Nos últimos dias, o empresário Marcelo Odebrecht, de 51 anos, tem encaminhado emails para familiares e diretores da Odebrecht com denúncias que atingem pessoas-chave da direção do grupo.
No conjunto, as mensagens trazem discussões e queixas que o empresário vem fazendo internamente desde que deixou a prisão, em dezembro de 2017, mas que estavam restritas a um grupo pequeno.
São alvos de críticas o seu pai, Emílio Odebrecht, o seu cunhado, Maurício Ferro, que já atuou como diretor jurídico do grupo e é casado com Mônica Odebrecht, bem como Ruy Lemos Sampaio, executivo que assumiu na última segunda-feira (16) o posto de diretor-presidente da holding.
De acordo com as mensagens às quais a Folha teve acesso, Marcelo construiu uma tese sobre os motivos que levaram a Odebrecht à atual situação. A companhia passa por uma das maiores recuperações judiciais da história do país, com dívidas que chegam a R$ 98,5 bilhões.
Procurada pela reportagem, a assessoria de imprensa do grupo Odebrecht afirmou que o conglomerado não irá se pronunciar sobre o assunto.
Muitos dos e-mails detalham o conteúdo de uma minuta com 64 páginas que o próprio Marcelo redigiu e enviou para executivos da empresa, inclusive para a área de compliance (responsável por boas práticas corporativas).
Em uma das mensagens, o empresário manifesta a intenção de enviar a minuta para a força-tarefa da Operação Lava-Jato.
Questões familiares aparecem em muitas mensagens. Até hoje, por exemplo, Marcelo narra nunca ter conseguido aceitar o que ele chama de “traição de Mauricio Ferro”, que chegou a ser preso por suspeita de corrupção.
Ele escreve que “o maior prejuízo nem foram os R$ 200 milhões roubados, mas tudo o que ele fez, destruindo a Odebrecht e as relações familiares, para ocultar este roubo”. O suposto desvio ainda está sob investigação.

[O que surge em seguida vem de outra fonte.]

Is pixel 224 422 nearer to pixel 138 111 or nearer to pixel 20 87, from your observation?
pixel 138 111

O pai também é citado. Ainda que não afirme diretamente, Marcelo coloca na conta de Emílio muitos dos erros que teriam levado à recuperação judicial da Odebrecht, sobretudo por omissão. Filho e pai romperam relações quando Marcelo ainda estava cumprindo pena em Curitiba.
Em um dos e-mails, Marcelo questiona uma operação feita por Emílio Odebrecht. Segundo ele, o pai teria esvaziado a Kieppe, holding familiar controladora da Odebrecht, ao adquirir para si fazendas avaliadas em R$ 600 milhões e ter feito o pagamento com ações da Kieppe e não com seus próprios recursos.
Marcelo diz num texto que as ações da Kieppe “tinham um valor totalmente questionável desde 2016, e hoje não valem praticamente nada”.
O pai, segundo Marcelo, ainda teria utilizado o seu poder no comando para nomear executivos que tinham “conflito de interesse”. Na avaliação dele, os escolhidos não focavam na gestão dos negócios e, muitas vezes, tomavam decisões em benefício próprio e em prejuízo à Odebrecht.
Marcelo questiona em particular a escolha de Sampaio para assumir o conselho de administração do grupo e, mais recentemente, o cargo de diretor-presidente, argumentando que o executivo atua em favor dos interesses de Emilio e de seus próprios, inclusive para evitar investigações que poderiam incriminá-lo.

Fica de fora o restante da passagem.